- _What to produce_
Report each line of the entries below that contains the string "blue", treating uppercase and lowercase as different.

═══ Data ═══

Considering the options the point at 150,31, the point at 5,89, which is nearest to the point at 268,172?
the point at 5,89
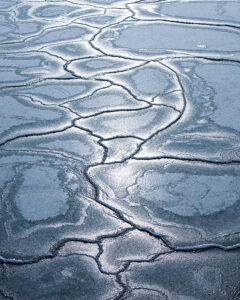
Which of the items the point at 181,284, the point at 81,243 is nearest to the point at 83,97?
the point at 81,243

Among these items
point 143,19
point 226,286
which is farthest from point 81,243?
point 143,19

═══
═══ Data ═══

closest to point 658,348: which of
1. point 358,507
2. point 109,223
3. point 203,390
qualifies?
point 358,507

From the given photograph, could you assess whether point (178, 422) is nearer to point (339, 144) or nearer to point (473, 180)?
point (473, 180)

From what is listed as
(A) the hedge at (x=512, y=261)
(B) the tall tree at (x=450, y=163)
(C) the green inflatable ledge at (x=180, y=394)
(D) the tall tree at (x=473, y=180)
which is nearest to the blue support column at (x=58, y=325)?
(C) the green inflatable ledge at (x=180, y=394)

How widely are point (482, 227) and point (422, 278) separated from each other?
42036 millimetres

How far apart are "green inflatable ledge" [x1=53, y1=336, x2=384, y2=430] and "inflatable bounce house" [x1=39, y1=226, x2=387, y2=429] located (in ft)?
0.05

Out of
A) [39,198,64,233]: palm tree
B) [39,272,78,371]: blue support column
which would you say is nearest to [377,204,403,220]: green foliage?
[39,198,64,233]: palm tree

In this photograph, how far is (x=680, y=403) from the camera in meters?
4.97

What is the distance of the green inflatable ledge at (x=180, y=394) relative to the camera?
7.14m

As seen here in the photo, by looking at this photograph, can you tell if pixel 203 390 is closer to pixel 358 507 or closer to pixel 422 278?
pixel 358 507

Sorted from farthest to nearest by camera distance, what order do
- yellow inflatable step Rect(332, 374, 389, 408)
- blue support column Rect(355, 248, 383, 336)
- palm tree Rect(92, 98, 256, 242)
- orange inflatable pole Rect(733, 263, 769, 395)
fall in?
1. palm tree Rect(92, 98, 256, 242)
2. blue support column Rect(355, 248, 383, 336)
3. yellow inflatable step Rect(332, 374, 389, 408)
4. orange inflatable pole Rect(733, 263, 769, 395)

═══

- _Result below_
which is nearest to the blue support column at (x=58, y=325)?
B) [39,272,78,371]: blue support column
- blue support column Rect(355, 248, 383, 336)
2. blue support column Rect(355, 248, 383, 336)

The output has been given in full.